All of this suggests the vaccine is highly effective against serious consequences of infection, and if anyone in the rest of the country is scared of Aucklanders coming for Christmas, there is a ready solution freely available for them. It's not even a "jab", it's more like a pinprick and they have just enough time left to get two of them before the roadblocks are removed.

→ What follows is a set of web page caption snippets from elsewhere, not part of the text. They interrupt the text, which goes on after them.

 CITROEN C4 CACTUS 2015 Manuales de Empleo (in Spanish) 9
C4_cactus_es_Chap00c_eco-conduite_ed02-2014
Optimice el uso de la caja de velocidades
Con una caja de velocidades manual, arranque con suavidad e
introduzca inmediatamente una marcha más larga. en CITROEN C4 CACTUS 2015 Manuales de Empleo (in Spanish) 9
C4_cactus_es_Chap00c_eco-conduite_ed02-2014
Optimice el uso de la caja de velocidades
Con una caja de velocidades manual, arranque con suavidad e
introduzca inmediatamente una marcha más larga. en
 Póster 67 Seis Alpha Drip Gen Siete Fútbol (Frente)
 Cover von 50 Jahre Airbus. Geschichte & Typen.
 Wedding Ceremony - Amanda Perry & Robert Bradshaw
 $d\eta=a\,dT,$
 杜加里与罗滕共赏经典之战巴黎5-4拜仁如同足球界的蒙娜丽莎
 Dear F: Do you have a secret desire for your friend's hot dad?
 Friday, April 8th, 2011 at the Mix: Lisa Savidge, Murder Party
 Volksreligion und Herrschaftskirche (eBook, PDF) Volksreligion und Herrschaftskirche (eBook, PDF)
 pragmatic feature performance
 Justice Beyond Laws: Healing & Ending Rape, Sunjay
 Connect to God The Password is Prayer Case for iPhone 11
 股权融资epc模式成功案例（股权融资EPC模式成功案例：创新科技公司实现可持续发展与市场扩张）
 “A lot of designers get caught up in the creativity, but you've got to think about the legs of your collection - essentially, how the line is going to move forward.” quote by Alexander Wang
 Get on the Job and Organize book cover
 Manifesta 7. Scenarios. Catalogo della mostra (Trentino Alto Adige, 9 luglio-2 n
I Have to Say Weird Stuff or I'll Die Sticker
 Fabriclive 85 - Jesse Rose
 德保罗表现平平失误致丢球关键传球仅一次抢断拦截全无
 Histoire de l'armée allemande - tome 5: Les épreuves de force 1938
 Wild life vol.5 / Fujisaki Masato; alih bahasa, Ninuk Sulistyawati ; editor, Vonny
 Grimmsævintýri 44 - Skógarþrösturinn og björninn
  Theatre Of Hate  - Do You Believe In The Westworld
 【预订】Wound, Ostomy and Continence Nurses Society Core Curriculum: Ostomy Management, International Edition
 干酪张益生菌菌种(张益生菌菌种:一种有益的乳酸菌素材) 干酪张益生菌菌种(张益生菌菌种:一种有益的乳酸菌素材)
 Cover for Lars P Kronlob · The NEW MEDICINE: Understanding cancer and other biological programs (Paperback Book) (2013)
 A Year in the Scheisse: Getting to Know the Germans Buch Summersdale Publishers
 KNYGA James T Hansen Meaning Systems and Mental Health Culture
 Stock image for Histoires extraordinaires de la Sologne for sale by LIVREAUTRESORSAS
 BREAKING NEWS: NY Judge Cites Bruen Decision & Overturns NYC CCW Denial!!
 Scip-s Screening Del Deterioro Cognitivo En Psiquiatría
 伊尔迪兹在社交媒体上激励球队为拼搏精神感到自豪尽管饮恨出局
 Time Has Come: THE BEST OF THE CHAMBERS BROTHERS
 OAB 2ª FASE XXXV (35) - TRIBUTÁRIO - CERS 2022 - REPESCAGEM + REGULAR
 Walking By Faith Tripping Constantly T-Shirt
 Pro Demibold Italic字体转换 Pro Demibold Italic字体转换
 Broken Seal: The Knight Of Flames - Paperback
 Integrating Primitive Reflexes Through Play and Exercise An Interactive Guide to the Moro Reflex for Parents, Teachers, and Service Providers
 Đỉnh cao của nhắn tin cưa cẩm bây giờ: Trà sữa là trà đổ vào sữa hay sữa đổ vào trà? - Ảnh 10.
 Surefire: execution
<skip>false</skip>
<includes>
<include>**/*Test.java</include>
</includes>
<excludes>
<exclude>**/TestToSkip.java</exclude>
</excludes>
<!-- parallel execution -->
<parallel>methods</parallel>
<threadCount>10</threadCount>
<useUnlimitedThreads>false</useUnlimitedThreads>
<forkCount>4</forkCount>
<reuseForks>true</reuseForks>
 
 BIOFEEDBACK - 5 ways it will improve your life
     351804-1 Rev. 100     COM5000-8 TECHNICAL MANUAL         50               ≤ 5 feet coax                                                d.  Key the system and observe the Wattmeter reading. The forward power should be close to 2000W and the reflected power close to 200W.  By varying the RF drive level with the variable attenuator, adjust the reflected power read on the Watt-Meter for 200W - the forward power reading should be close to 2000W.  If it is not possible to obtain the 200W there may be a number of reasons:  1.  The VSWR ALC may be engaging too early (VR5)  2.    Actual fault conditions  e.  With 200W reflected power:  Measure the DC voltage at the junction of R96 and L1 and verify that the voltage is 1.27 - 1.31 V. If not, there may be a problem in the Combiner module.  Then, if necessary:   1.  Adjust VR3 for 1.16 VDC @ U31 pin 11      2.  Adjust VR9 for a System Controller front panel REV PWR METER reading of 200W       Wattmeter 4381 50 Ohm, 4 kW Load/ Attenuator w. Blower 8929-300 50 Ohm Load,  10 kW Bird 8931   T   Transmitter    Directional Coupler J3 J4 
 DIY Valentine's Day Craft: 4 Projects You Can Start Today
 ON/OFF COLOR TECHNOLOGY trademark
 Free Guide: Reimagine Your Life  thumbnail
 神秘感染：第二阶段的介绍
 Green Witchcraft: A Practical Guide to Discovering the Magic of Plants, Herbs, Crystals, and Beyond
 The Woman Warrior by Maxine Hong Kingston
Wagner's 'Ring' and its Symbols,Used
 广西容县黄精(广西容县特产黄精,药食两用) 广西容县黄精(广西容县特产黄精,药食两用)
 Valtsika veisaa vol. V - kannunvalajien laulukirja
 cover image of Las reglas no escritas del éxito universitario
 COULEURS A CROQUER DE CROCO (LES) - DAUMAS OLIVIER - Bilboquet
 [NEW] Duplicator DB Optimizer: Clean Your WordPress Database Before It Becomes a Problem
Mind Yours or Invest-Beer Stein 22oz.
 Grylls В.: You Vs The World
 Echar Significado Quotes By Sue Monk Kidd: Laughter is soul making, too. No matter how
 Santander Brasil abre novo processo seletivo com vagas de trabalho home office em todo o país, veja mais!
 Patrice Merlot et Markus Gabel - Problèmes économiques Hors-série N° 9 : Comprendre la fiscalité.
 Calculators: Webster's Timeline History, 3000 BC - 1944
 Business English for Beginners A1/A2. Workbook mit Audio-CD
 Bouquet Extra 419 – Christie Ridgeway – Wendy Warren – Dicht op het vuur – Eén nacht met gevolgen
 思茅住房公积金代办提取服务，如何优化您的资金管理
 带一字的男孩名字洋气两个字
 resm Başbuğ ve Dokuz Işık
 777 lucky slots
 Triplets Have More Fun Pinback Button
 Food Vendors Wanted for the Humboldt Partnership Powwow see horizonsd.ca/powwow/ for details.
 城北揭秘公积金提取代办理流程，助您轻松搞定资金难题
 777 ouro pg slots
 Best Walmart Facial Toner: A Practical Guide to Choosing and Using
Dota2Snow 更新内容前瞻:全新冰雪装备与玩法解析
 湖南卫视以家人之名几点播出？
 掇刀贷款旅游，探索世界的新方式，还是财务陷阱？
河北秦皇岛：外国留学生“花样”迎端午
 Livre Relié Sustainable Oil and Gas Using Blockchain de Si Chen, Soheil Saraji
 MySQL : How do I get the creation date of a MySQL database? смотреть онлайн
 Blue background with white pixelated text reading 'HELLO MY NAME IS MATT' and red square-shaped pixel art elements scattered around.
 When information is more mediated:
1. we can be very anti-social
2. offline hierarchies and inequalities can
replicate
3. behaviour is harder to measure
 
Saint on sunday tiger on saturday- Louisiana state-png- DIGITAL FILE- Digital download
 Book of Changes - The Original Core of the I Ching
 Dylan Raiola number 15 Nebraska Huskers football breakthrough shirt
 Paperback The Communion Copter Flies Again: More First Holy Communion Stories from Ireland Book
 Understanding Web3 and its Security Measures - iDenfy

But dialling back the fear in official messaging is easier than dialling it back in the media. The news is still focused on rising daily cases numbers and the ominous predictions of epidemiologists who would prefer that Auckland was still tightly locked down in pursuit of elimination.
It is hard to know how much this frightens the public. I keep telling myself I should be getting a little scared. The virus is spreading through Auckland at a rate of 100-200 or more newly detected cases a day. It can only be a matter of time before it reaches me.
Yet I know of no one near me who has had it, or who appears to know anyone in Auckland who has had it, which should not be surprising since the country's total infections from the onset of the pandemic number not much more than 8000 so far.
But that is about to change. Next month, when vaccinated Aucklanders are mingling in restaurants and bars again, and moving around the country, we're going to get to know Mr Covid more intimately. Nobody pretends vaccination prevents infection and transmission. Modelling of 90 per cent coverage produces over 400,000 cases a year.
I think I should be scared but I'm not, and nor is anyone else I know. I hope I can say the same this time next year.